Selected text:
** START **

In 1959 I could look up in a clear sky at night and see the strip of stars across the sky that was the Milky Way. It was easy as pie. I lived 22 miles out side of NYC in North Jersey.
Now I live 33 miles out side NYC in North Jersey and all I can see is Venus, sometimes Mars and Jupiter, and Sometimes I can make out Big and Little Dipper. Orion can be seen in Winter. The summer has terrible seeing because of Haze and Spill Light from Streets, Auto Dealers, Vast Parking Lots at Malls, and the required Lumens for ATM Machines.
Not seeing the MW is old news, By the 70’s it was lost in these parts. Sodium Vapor and everybody’s fear of the dark, crime put an end to small Incandesent street lights.
Glen Ridge, NJ still has Gas Light street lighting. Its the most pleasant mellow lighting there is, a very soft yellow glow. Ride through the back streets after a fresh snowfall and you could swear you traveled back in time 125 years. I would bet you would have an easier time seeing the MW there.

Alan the Brit
June 13, 2016 9:10 am

Correct me if I am wrong (no news there then) but aren’t some of these photographs taken though an infra red or some such filter which enhances the apparent effect of urban lighting. After all, if that’s how bright things are from space & very high altitude, I would have though folks down on the ground would need sunglasses at see at night!

Paul
Reply to  Alan the Brit
June 13, 2016 11:08 am

You are not wrong. That photo is enhanced and very exaggerated and constitutes green propaganda.

tony mcleod
Reply to  Paul
June 13, 2016 5:34 pm

Yes the Milky Way is propaganda. “They” are just trying to trick us.

FJ Shepherd
June 13, 2016 9:28 am

Boo hoo! Humanity is soooo baaaad.

tony mcleod
Reply to  FJ Shepherd
June 13, 2016 5:37 pm

No FJ, not all of Humanity. Pretty well just the greedy, capitalist ones and others who benefit from the fouling of our nest. Me included.

** END **

Dataset rows:

** START **

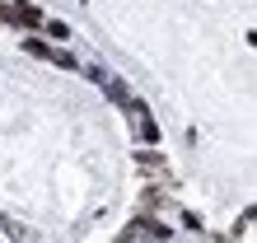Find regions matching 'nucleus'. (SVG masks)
I'll list each match as a JSON object with an SVG mask.
<instances>
[{
  "mask_svg": "<svg viewBox=\"0 0 257 243\" xmlns=\"http://www.w3.org/2000/svg\"><path fill=\"white\" fill-rule=\"evenodd\" d=\"M126 112L136 117V136H141V141H145V145H155V141H159V127H155V117H150V112H145V103H141V98H136V103H131V108H126Z\"/></svg>",
  "mask_w": 257,
  "mask_h": 243,
  "instance_id": "obj_1",
  "label": "nucleus"
},
{
  "mask_svg": "<svg viewBox=\"0 0 257 243\" xmlns=\"http://www.w3.org/2000/svg\"><path fill=\"white\" fill-rule=\"evenodd\" d=\"M103 89H108V98H112V103H122V108H131V103H136V98H131V89H126L122 80H108Z\"/></svg>",
  "mask_w": 257,
  "mask_h": 243,
  "instance_id": "obj_2",
  "label": "nucleus"
},
{
  "mask_svg": "<svg viewBox=\"0 0 257 243\" xmlns=\"http://www.w3.org/2000/svg\"><path fill=\"white\" fill-rule=\"evenodd\" d=\"M24 47L33 52V56H47V61H56V47H47V42H38V38H28Z\"/></svg>",
  "mask_w": 257,
  "mask_h": 243,
  "instance_id": "obj_3",
  "label": "nucleus"
},
{
  "mask_svg": "<svg viewBox=\"0 0 257 243\" xmlns=\"http://www.w3.org/2000/svg\"><path fill=\"white\" fill-rule=\"evenodd\" d=\"M14 19H24V24H38V10H33V5H19V10H14Z\"/></svg>",
  "mask_w": 257,
  "mask_h": 243,
  "instance_id": "obj_4",
  "label": "nucleus"
}]
</instances>
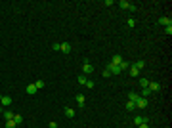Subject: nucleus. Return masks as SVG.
Wrapping results in <instances>:
<instances>
[{"label":"nucleus","mask_w":172,"mask_h":128,"mask_svg":"<svg viewBox=\"0 0 172 128\" xmlns=\"http://www.w3.org/2000/svg\"><path fill=\"white\" fill-rule=\"evenodd\" d=\"M119 6H121L122 10H130V12H138V6H136V4H132V2H128V0H121V2H119Z\"/></svg>","instance_id":"nucleus-1"},{"label":"nucleus","mask_w":172,"mask_h":128,"mask_svg":"<svg viewBox=\"0 0 172 128\" xmlns=\"http://www.w3.org/2000/svg\"><path fill=\"white\" fill-rule=\"evenodd\" d=\"M92 73H94V67H92V63L86 59L84 65H82V75H84V77H88V75H92Z\"/></svg>","instance_id":"nucleus-2"},{"label":"nucleus","mask_w":172,"mask_h":128,"mask_svg":"<svg viewBox=\"0 0 172 128\" xmlns=\"http://www.w3.org/2000/svg\"><path fill=\"white\" fill-rule=\"evenodd\" d=\"M147 105H149V99H147V97H140V99L136 101V111H138V109H145Z\"/></svg>","instance_id":"nucleus-3"},{"label":"nucleus","mask_w":172,"mask_h":128,"mask_svg":"<svg viewBox=\"0 0 172 128\" xmlns=\"http://www.w3.org/2000/svg\"><path fill=\"white\" fill-rule=\"evenodd\" d=\"M0 105H2V107H10V105H12V97L10 96H0Z\"/></svg>","instance_id":"nucleus-4"},{"label":"nucleus","mask_w":172,"mask_h":128,"mask_svg":"<svg viewBox=\"0 0 172 128\" xmlns=\"http://www.w3.org/2000/svg\"><path fill=\"white\" fill-rule=\"evenodd\" d=\"M141 122H149V119H147V117H141V115L134 117V124H136V126H140Z\"/></svg>","instance_id":"nucleus-5"},{"label":"nucleus","mask_w":172,"mask_h":128,"mask_svg":"<svg viewBox=\"0 0 172 128\" xmlns=\"http://www.w3.org/2000/svg\"><path fill=\"white\" fill-rule=\"evenodd\" d=\"M147 88L151 90V94H155V92H159V90H161V82H149Z\"/></svg>","instance_id":"nucleus-6"},{"label":"nucleus","mask_w":172,"mask_h":128,"mask_svg":"<svg viewBox=\"0 0 172 128\" xmlns=\"http://www.w3.org/2000/svg\"><path fill=\"white\" fill-rule=\"evenodd\" d=\"M25 92L29 94V96H35V94H37V86H35V82H31V84H29V86L25 88Z\"/></svg>","instance_id":"nucleus-7"},{"label":"nucleus","mask_w":172,"mask_h":128,"mask_svg":"<svg viewBox=\"0 0 172 128\" xmlns=\"http://www.w3.org/2000/svg\"><path fill=\"white\" fill-rule=\"evenodd\" d=\"M84 94H76V103H78V107L80 109H84V105H86V103H84Z\"/></svg>","instance_id":"nucleus-8"},{"label":"nucleus","mask_w":172,"mask_h":128,"mask_svg":"<svg viewBox=\"0 0 172 128\" xmlns=\"http://www.w3.org/2000/svg\"><path fill=\"white\" fill-rule=\"evenodd\" d=\"M59 50L63 52V54H69L71 52V44L69 42H61V44H59Z\"/></svg>","instance_id":"nucleus-9"},{"label":"nucleus","mask_w":172,"mask_h":128,"mask_svg":"<svg viewBox=\"0 0 172 128\" xmlns=\"http://www.w3.org/2000/svg\"><path fill=\"white\" fill-rule=\"evenodd\" d=\"M159 23H161L163 27H170V25H172V19L165 15V17H161V19H159Z\"/></svg>","instance_id":"nucleus-10"},{"label":"nucleus","mask_w":172,"mask_h":128,"mask_svg":"<svg viewBox=\"0 0 172 128\" xmlns=\"http://www.w3.org/2000/svg\"><path fill=\"white\" fill-rule=\"evenodd\" d=\"M140 94H136V92H130V94H128V101H134V103H136V101H138V99H140Z\"/></svg>","instance_id":"nucleus-11"},{"label":"nucleus","mask_w":172,"mask_h":128,"mask_svg":"<svg viewBox=\"0 0 172 128\" xmlns=\"http://www.w3.org/2000/svg\"><path fill=\"white\" fill-rule=\"evenodd\" d=\"M63 113H65V117H69V119H73V117H75V113H76V111H75V109H73V107H65V111H63Z\"/></svg>","instance_id":"nucleus-12"},{"label":"nucleus","mask_w":172,"mask_h":128,"mask_svg":"<svg viewBox=\"0 0 172 128\" xmlns=\"http://www.w3.org/2000/svg\"><path fill=\"white\" fill-rule=\"evenodd\" d=\"M111 63H113V65H121L122 63V58H121V56H113V58H111Z\"/></svg>","instance_id":"nucleus-13"},{"label":"nucleus","mask_w":172,"mask_h":128,"mask_svg":"<svg viewBox=\"0 0 172 128\" xmlns=\"http://www.w3.org/2000/svg\"><path fill=\"white\" fill-rule=\"evenodd\" d=\"M138 73H140V69L136 65H130V77H138Z\"/></svg>","instance_id":"nucleus-14"},{"label":"nucleus","mask_w":172,"mask_h":128,"mask_svg":"<svg viewBox=\"0 0 172 128\" xmlns=\"http://www.w3.org/2000/svg\"><path fill=\"white\" fill-rule=\"evenodd\" d=\"M2 115H4V119H6V121H12V119H13V115H15V113H13V111H4Z\"/></svg>","instance_id":"nucleus-15"},{"label":"nucleus","mask_w":172,"mask_h":128,"mask_svg":"<svg viewBox=\"0 0 172 128\" xmlns=\"http://www.w3.org/2000/svg\"><path fill=\"white\" fill-rule=\"evenodd\" d=\"M13 122H15V124H17V126H19V124L23 122V117L19 115V113H15V115H13Z\"/></svg>","instance_id":"nucleus-16"},{"label":"nucleus","mask_w":172,"mask_h":128,"mask_svg":"<svg viewBox=\"0 0 172 128\" xmlns=\"http://www.w3.org/2000/svg\"><path fill=\"white\" fill-rule=\"evenodd\" d=\"M126 111H136V103L134 101H126Z\"/></svg>","instance_id":"nucleus-17"},{"label":"nucleus","mask_w":172,"mask_h":128,"mask_svg":"<svg viewBox=\"0 0 172 128\" xmlns=\"http://www.w3.org/2000/svg\"><path fill=\"white\" fill-rule=\"evenodd\" d=\"M149 96H153L149 88H143V90H141V97H149Z\"/></svg>","instance_id":"nucleus-18"},{"label":"nucleus","mask_w":172,"mask_h":128,"mask_svg":"<svg viewBox=\"0 0 172 128\" xmlns=\"http://www.w3.org/2000/svg\"><path fill=\"white\" fill-rule=\"evenodd\" d=\"M86 80H88V78L84 77V75H78V77H76V82L78 84H86Z\"/></svg>","instance_id":"nucleus-19"},{"label":"nucleus","mask_w":172,"mask_h":128,"mask_svg":"<svg viewBox=\"0 0 172 128\" xmlns=\"http://www.w3.org/2000/svg\"><path fill=\"white\" fill-rule=\"evenodd\" d=\"M140 86L141 88H147V86H149V80H147V78H140Z\"/></svg>","instance_id":"nucleus-20"},{"label":"nucleus","mask_w":172,"mask_h":128,"mask_svg":"<svg viewBox=\"0 0 172 128\" xmlns=\"http://www.w3.org/2000/svg\"><path fill=\"white\" fill-rule=\"evenodd\" d=\"M119 67H121V71H126L128 67H130V65H128V61H124V59H122V63L119 65Z\"/></svg>","instance_id":"nucleus-21"},{"label":"nucleus","mask_w":172,"mask_h":128,"mask_svg":"<svg viewBox=\"0 0 172 128\" xmlns=\"http://www.w3.org/2000/svg\"><path fill=\"white\" fill-rule=\"evenodd\" d=\"M15 126H17V124L13 122V119L12 121H6V128H15Z\"/></svg>","instance_id":"nucleus-22"},{"label":"nucleus","mask_w":172,"mask_h":128,"mask_svg":"<svg viewBox=\"0 0 172 128\" xmlns=\"http://www.w3.org/2000/svg\"><path fill=\"white\" fill-rule=\"evenodd\" d=\"M126 23H128V27H136V19H134V17L126 19Z\"/></svg>","instance_id":"nucleus-23"},{"label":"nucleus","mask_w":172,"mask_h":128,"mask_svg":"<svg viewBox=\"0 0 172 128\" xmlns=\"http://www.w3.org/2000/svg\"><path fill=\"white\" fill-rule=\"evenodd\" d=\"M35 86H37V90H40L42 86H44V80H37V82H35Z\"/></svg>","instance_id":"nucleus-24"},{"label":"nucleus","mask_w":172,"mask_h":128,"mask_svg":"<svg viewBox=\"0 0 172 128\" xmlns=\"http://www.w3.org/2000/svg\"><path fill=\"white\" fill-rule=\"evenodd\" d=\"M165 34H166V36H170V34H172V25L170 27H165Z\"/></svg>","instance_id":"nucleus-25"},{"label":"nucleus","mask_w":172,"mask_h":128,"mask_svg":"<svg viewBox=\"0 0 172 128\" xmlns=\"http://www.w3.org/2000/svg\"><path fill=\"white\" fill-rule=\"evenodd\" d=\"M103 77H105V78H109V77H111V71H109L107 67H105V69H103Z\"/></svg>","instance_id":"nucleus-26"},{"label":"nucleus","mask_w":172,"mask_h":128,"mask_svg":"<svg viewBox=\"0 0 172 128\" xmlns=\"http://www.w3.org/2000/svg\"><path fill=\"white\" fill-rule=\"evenodd\" d=\"M84 86H86V88H90V90H92V88H94V82H92V80H86V84H84Z\"/></svg>","instance_id":"nucleus-27"},{"label":"nucleus","mask_w":172,"mask_h":128,"mask_svg":"<svg viewBox=\"0 0 172 128\" xmlns=\"http://www.w3.org/2000/svg\"><path fill=\"white\" fill-rule=\"evenodd\" d=\"M48 128H57V122H56V121H52L50 124H48Z\"/></svg>","instance_id":"nucleus-28"},{"label":"nucleus","mask_w":172,"mask_h":128,"mask_svg":"<svg viewBox=\"0 0 172 128\" xmlns=\"http://www.w3.org/2000/svg\"><path fill=\"white\" fill-rule=\"evenodd\" d=\"M138 128H149V122H141V124H140Z\"/></svg>","instance_id":"nucleus-29"},{"label":"nucleus","mask_w":172,"mask_h":128,"mask_svg":"<svg viewBox=\"0 0 172 128\" xmlns=\"http://www.w3.org/2000/svg\"><path fill=\"white\" fill-rule=\"evenodd\" d=\"M2 113H4V111H2V105H0V115H2Z\"/></svg>","instance_id":"nucleus-30"}]
</instances>
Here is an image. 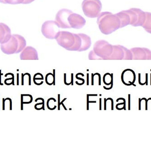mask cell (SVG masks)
Here are the masks:
<instances>
[{
	"label": "cell",
	"mask_w": 151,
	"mask_h": 151,
	"mask_svg": "<svg viewBox=\"0 0 151 151\" xmlns=\"http://www.w3.org/2000/svg\"><path fill=\"white\" fill-rule=\"evenodd\" d=\"M99 28L103 33L109 34L121 28L120 20L116 14L103 12L98 20Z\"/></svg>",
	"instance_id": "cell-1"
},
{
	"label": "cell",
	"mask_w": 151,
	"mask_h": 151,
	"mask_svg": "<svg viewBox=\"0 0 151 151\" xmlns=\"http://www.w3.org/2000/svg\"><path fill=\"white\" fill-rule=\"evenodd\" d=\"M26 46V41L24 37L19 35L13 34L7 42L1 44V49L4 54L12 55L21 52Z\"/></svg>",
	"instance_id": "cell-2"
},
{
	"label": "cell",
	"mask_w": 151,
	"mask_h": 151,
	"mask_svg": "<svg viewBox=\"0 0 151 151\" xmlns=\"http://www.w3.org/2000/svg\"><path fill=\"white\" fill-rule=\"evenodd\" d=\"M55 39L60 46L68 50L74 51L76 41L75 34L67 32H59Z\"/></svg>",
	"instance_id": "cell-3"
},
{
	"label": "cell",
	"mask_w": 151,
	"mask_h": 151,
	"mask_svg": "<svg viewBox=\"0 0 151 151\" xmlns=\"http://www.w3.org/2000/svg\"><path fill=\"white\" fill-rule=\"evenodd\" d=\"M102 5L99 0H84L82 9L84 14L89 17H96L101 11Z\"/></svg>",
	"instance_id": "cell-4"
},
{
	"label": "cell",
	"mask_w": 151,
	"mask_h": 151,
	"mask_svg": "<svg viewBox=\"0 0 151 151\" xmlns=\"http://www.w3.org/2000/svg\"><path fill=\"white\" fill-rule=\"evenodd\" d=\"M131 17V25L134 27L142 26L146 18L145 12L137 8H131L127 10Z\"/></svg>",
	"instance_id": "cell-5"
},
{
	"label": "cell",
	"mask_w": 151,
	"mask_h": 151,
	"mask_svg": "<svg viewBox=\"0 0 151 151\" xmlns=\"http://www.w3.org/2000/svg\"><path fill=\"white\" fill-rule=\"evenodd\" d=\"M59 25L56 21H46L42 25V32L43 35L48 38L53 39L55 38L57 34L59 33Z\"/></svg>",
	"instance_id": "cell-6"
},
{
	"label": "cell",
	"mask_w": 151,
	"mask_h": 151,
	"mask_svg": "<svg viewBox=\"0 0 151 151\" xmlns=\"http://www.w3.org/2000/svg\"><path fill=\"white\" fill-rule=\"evenodd\" d=\"M72 13L71 11L65 9L61 10L58 12L56 17V22L60 27L63 28H70L68 19L70 15Z\"/></svg>",
	"instance_id": "cell-7"
},
{
	"label": "cell",
	"mask_w": 151,
	"mask_h": 151,
	"mask_svg": "<svg viewBox=\"0 0 151 151\" xmlns=\"http://www.w3.org/2000/svg\"><path fill=\"white\" fill-rule=\"evenodd\" d=\"M68 21L71 27L77 29L81 28L85 24V20L83 18L78 14L73 13L69 16Z\"/></svg>",
	"instance_id": "cell-8"
},
{
	"label": "cell",
	"mask_w": 151,
	"mask_h": 151,
	"mask_svg": "<svg viewBox=\"0 0 151 151\" xmlns=\"http://www.w3.org/2000/svg\"><path fill=\"white\" fill-rule=\"evenodd\" d=\"M121 79L123 84L126 86L133 85L136 80V74L134 72L129 69L124 70L122 74Z\"/></svg>",
	"instance_id": "cell-9"
},
{
	"label": "cell",
	"mask_w": 151,
	"mask_h": 151,
	"mask_svg": "<svg viewBox=\"0 0 151 151\" xmlns=\"http://www.w3.org/2000/svg\"><path fill=\"white\" fill-rule=\"evenodd\" d=\"M20 59L21 60L39 59L36 50L30 46L26 47L22 51L20 55Z\"/></svg>",
	"instance_id": "cell-10"
},
{
	"label": "cell",
	"mask_w": 151,
	"mask_h": 151,
	"mask_svg": "<svg viewBox=\"0 0 151 151\" xmlns=\"http://www.w3.org/2000/svg\"><path fill=\"white\" fill-rule=\"evenodd\" d=\"M10 28L6 24L0 23V43L7 42L11 36Z\"/></svg>",
	"instance_id": "cell-11"
},
{
	"label": "cell",
	"mask_w": 151,
	"mask_h": 151,
	"mask_svg": "<svg viewBox=\"0 0 151 151\" xmlns=\"http://www.w3.org/2000/svg\"><path fill=\"white\" fill-rule=\"evenodd\" d=\"M131 51L134 55L135 59H144L148 58V56L151 59V51L146 48H133Z\"/></svg>",
	"instance_id": "cell-12"
},
{
	"label": "cell",
	"mask_w": 151,
	"mask_h": 151,
	"mask_svg": "<svg viewBox=\"0 0 151 151\" xmlns=\"http://www.w3.org/2000/svg\"><path fill=\"white\" fill-rule=\"evenodd\" d=\"M116 15L120 20L121 28L130 25L131 17L127 10L122 11Z\"/></svg>",
	"instance_id": "cell-13"
},
{
	"label": "cell",
	"mask_w": 151,
	"mask_h": 151,
	"mask_svg": "<svg viewBox=\"0 0 151 151\" xmlns=\"http://www.w3.org/2000/svg\"><path fill=\"white\" fill-rule=\"evenodd\" d=\"M146 18L145 22L142 27L145 29L147 33L151 34V13L145 12Z\"/></svg>",
	"instance_id": "cell-14"
},
{
	"label": "cell",
	"mask_w": 151,
	"mask_h": 151,
	"mask_svg": "<svg viewBox=\"0 0 151 151\" xmlns=\"http://www.w3.org/2000/svg\"><path fill=\"white\" fill-rule=\"evenodd\" d=\"M55 70H53V74L52 73L48 74L46 75L45 80H46V83L49 85H52L54 84V85H55Z\"/></svg>",
	"instance_id": "cell-15"
},
{
	"label": "cell",
	"mask_w": 151,
	"mask_h": 151,
	"mask_svg": "<svg viewBox=\"0 0 151 151\" xmlns=\"http://www.w3.org/2000/svg\"><path fill=\"white\" fill-rule=\"evenodd\" d=\"M21 110H23V104H28L32 103V96L30 95H21Z\"/></svg>",
	"instance_id": "cell-16"
},
{
	"label": "cell",
	"mask_w": 151,
	"mask_h": 151,
	"mask_svg": "<svg viewBox=\"0 0 151 151\" xmlns=\"http://www.w3.org/2000/svg\"><path fill=\"white\" fill-rule=\"evenodd\" d=\"M24 0H0V2L4 4H23Z\"/></svg>",
	"instance_id": "cell-17"
},
{
	"label": "cell",
	"mask_w": 151,
	"mask_h": 151,
	"mask_svg": "<svg viewBox=\"0 0 151 151\" xmlns=\"http://www.w3.org/2000/svg\"><path fill=\"white\" fill-rule=\"evenodd\" d=\"M60 94H59V95H58V111H59V110H60V106L61 105H63V106L65 110H67V109H66V107H65V106L64 105L63 102H64V101H65V100H66L67 99V98H64V99H63V101H62V102H60Z\"/></svg>",
	"instance_id": "cell-18"
},
{
	"label": "cell",
	"mask_w": 151,
	"mask_h": 151,
	"mask_svg": "<svg viewBox=\"0 0 151 151\" xmlns=\"http://www.w3.org/2000/svg\"><path fill=\"white\" fill-rule=\"evenodd\" d=\"M96 103V101H89V95H87V110H89V103Z\"/></svg>",
	"instance_id": "cell-19"
},
{
	"label": "cell",
	"mask_w": 151,
	"mask_h": 151,
	"mask_svg": "<svg viewBox=\"0 0 151 151\" xmlns=\"http://www.w3.org/2000/svg\"><path fill=\"white\" fill-rule=\"evenodd\" d=\"M43 79H44V78H43V76H41L40 77H37V78H36V77L34 76L33 81H35L36 80H43Z\"/></svg>",
	"instance_id": "cell-20"
},
{
	"label": "cell",
	"mask_w": 151,
	"mask_h": 151,
	"mask_svg": "<svg viewBox=\"0 0 151 151\" xmlns=\"http://www.w3.org/2000/svg\"><path fill=\"white\" fill-rule=\"evenodd\" d=\"M34 1L35 0H24L23 4H28L31 3Z\"/></svg>",
	"instance_id": "cell-21"
},
{
	"label": "cell",
	"mask_w": 151,
	"mask_h": 151,
	"mask_svg": "<svg viewBox=\"0 0 151 151\" xmlns=\"http://www.w3.org/2000/svg\"><path fill=\"white\" fill-rule=\"evenodd\" d=\"M64 83L65 84V85H70V83H68L66 82V74L65 73L64 74Z\"/></svg>",
	"instance_id": "cell-22"
},
{
	"label": "cell",
	"mask_w": 151,
	"mask_h": 151,
	"mask_svg": "<svg viewBox=\"0 0 151 151\" xmlns=\"http://www.w3.org/2000/svg\"><path fill=\"white\" fill-rule=\"evenodd\" d=\"M129 96V108L128 110H130V95H128Z\"/></svg>",
	"instance_id": "cell-23"
},
{
	"label": "cell",
	"mask_w": 151,
	"mask_h": 151,
	"mask_svg": "<svg viewBox=\"0 0 151 151\" xmlns=\"http://www.w3.org/2000/svg\"><path fill=\"white\" fill-rule=\"evenodd\" d=\"M91 85H94V75L93 74H91Z\"/></svg>",
	"instance_id": "cell-24"
},
{
	"label": "cell",
	"mask_w": 151,
	"mask_h": 151,
	"mask_svg": "<svg viewBox=\"0 0 151 151\" xmlns=\"http://www.w3.org/2000/svg\"><path fill=\"white\" fill-rule=\"evenodd\" d=\"M76 79L78 80H80L82 81L83 82H85V81H84V79H82V78H79V77H78V75L77 74H76Z\"/></svg>",
	"instance_id": "cell-25"
},
{
	"label": "cell",
	"mask_w": 151,
	"mask_h": 151,
	"mask_svg": "<svg viewBox=\"0 0 151 151\" xmlns=\"http://www.w3.org/2000/svg\"><path fill=\"white\" fill-rule=\"evenodd\" d=\"M71 85H72V86H73V73L71 74Z\"/></svg>",
	"instance_id": "cell-26"
},
{
	"label": "cell",
	"mask_w": 151,
	"mask_h": 151,
	"mask_svg": "<svg viewBox=\"0 0 151 151\" xmlns=\"http://www.w3.org/2000/svg\"><path fill=\"white\" fill-rule=\"evenodd\" d=\"M1 72V70H0V85H3V84H2V83H1V76L3 75V74H2Z\"/></svg>",
	"instance_id": "cell-27"
},
{
	"label": "cell",
	"mask_w": 151,
	"mask_h": 151,
	"mask_svg": "<svg viewBox=\"0 0 151 151\" xmlns=\"http://www.w3.org/2000/svg\"><path fill=\"white\" fill-rule=\"evenodd\" d=\"M102 98H100V99H99V110H102V109H101V104H102Z\"/></svg>",
	"instance_id": "cell-28"
},
{
	"label": "cell",
	"mask_w": 151,
	"mask_h": 151,
	"mask_svg": "<svg viewBox=\"0 0 151 151\" xmlns=\"http://www.w3.org/2000/svg\"><path fill=\"white\" fill-rule=\"evenodd\" d=\"M139 111H141V98H139Z\"/></svg>",
	"instance_id": "cell-29"
},
{
	"label": "cell",
	"mask_w": 151,
	"mask_h": 151,
	"mask_svg": "<svg viewBox=\"0 0 151 151\" xmlns=\"http://www.w3.org/2000/svg\"><path fill=\"white\" fill-rule=\"evenodd\" d=\"M104 99V110H106V103L107 100L106 98Z\"/></svg>",
	"instance_id": "cell-30"
},
{
	"label": "cell",
	"mask_w": 151,
	"mask_h": 151,
	"mask_svg": "<svg viewBox=\"0 0 151 151\" xmlns=\"http://www.w3.org/2000/svg\"><path fill=\"white\" fill-rule=\"evenodd\" d=\"M22 85H24V75L23 74H22Z\"/></svg>",
	"instance_id": "cell-31"
},
{
	"label": "cell",
	"mask_w": 151,
	"mask_h": 151,
	"mask_svg": "<svg viewBox=\"0 0 151 151\" xmlns=\"http://www.w3.org/2000/svg\"><path fill=\"white\" fill-rule=\"evenodd\" d=\"M87 85H89V74H87Z\"/></svg>",
	"instance_id": "cell-32"
},
{
	"label": "cell",
	"mask_w": 151,
	"mask_h": 151,
	"mask_svg": "<svg viewBox=\"0 0 151 151\" xmlns=\"http://www.w3.org/2000/svg\"></svg>",
	"instance_id": "cell-33"
}]
</instances>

** END **

Exercise task A: In the light pollution comments, what kind of street lighting does Glen Ridge, NJ still have?
Exercise task B: Translate this sentence from the light pollution comments into Spanish: "In 1959 I could look up in a clear sky at night and see the strip of stars across the sky that was the Milky Way."
Exercise task C: Continue the light pollution comments from where they stop.

Answer A: Gas light street lighting.

Answer B: En 1959 podía mirar hacia arriba, a un cielo despejado de noche, y ver la franja de estrellas que cruzaba el cielo y que era la Vía Láctea.

Answer C:
Randle Dewees
June 13, 2016 9:36 am

One of the positives of living in the north Mojave Desert is the relatively dark sky I have at my house – I can walk out my front door and see the Milky Way from about 20 degrees above horizon. I too use telescopes but I’m more of a planetary/lunar observer – 8 inch F14 achromatic refractor.
The darkest skies I’ve seen, by far, were in the middle of the South Pacific. 1978 I was on the USS Prairie AD-15 and we keep breaking down and going DIW (dead in water) for days at a time. The conditions were amazing, windless super clear atmosphere, blazing smooth green/blue ocean during the days, astounding blaze of stars in a satin black sky at night. Just the faint ionization band near the horizon above a pitch black sea. Constellations were difficult to make out because of the crowding of other stars. I had a good pair of binos – I could hardy see a difference in the scene the unaided sky was so dark. It took us 4 weeks to make the transit Pearl Harbor to the Philippines which I think was a stroke of good fortune for me.
The best land skies I’ve seen have been high up (> 12000′) in the Sierra Nevada mountains, and the neighboring White Mountains. Barcroft Saddle in the White Mountains is one of the higher places you can drive an ordinary car to in the U.S.. It’s the trailhead for hiking 14000′ White Mountain. It’s also a very dark site for star grazers but you have to be hardy because it’s usually very cold and windy, even in the summer.

South River Independent
Reply to  Randle Dewees
June 14, 2016 9:47 pm

That is what you can expect when you take a destroyer tender out to sea. They are meant to be welded to a pier somewhere.

June 13, 2016 9:41 am

And the assault on man’s mind continues.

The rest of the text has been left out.